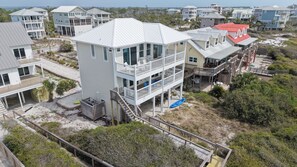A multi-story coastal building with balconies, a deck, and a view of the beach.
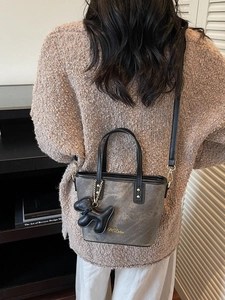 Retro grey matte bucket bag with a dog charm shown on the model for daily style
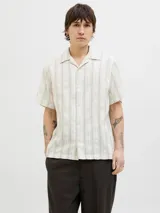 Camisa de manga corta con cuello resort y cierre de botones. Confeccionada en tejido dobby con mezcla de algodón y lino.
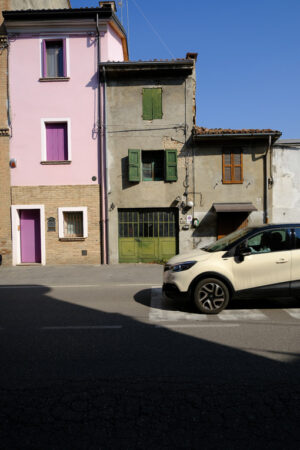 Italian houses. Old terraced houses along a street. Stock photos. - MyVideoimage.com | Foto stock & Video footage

==

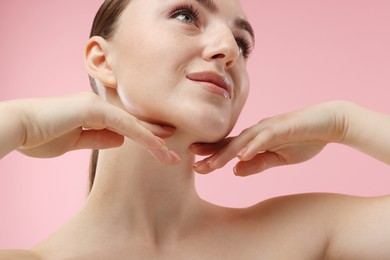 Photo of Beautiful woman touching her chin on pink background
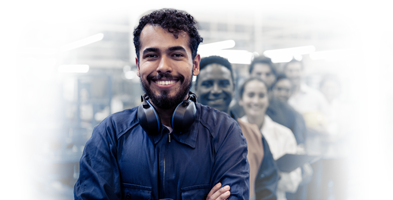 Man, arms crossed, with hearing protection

Problem description -> Reproduce the listing lines from the one containing "Photo of Beautiful" through the one containing "Man, arms crossed, with hearing protection", both included, leaving out the pictures.

Exercise response ->
 Photo of Beautiful woman touching her chin on pink background
 Man, arms crossed, with hearing protection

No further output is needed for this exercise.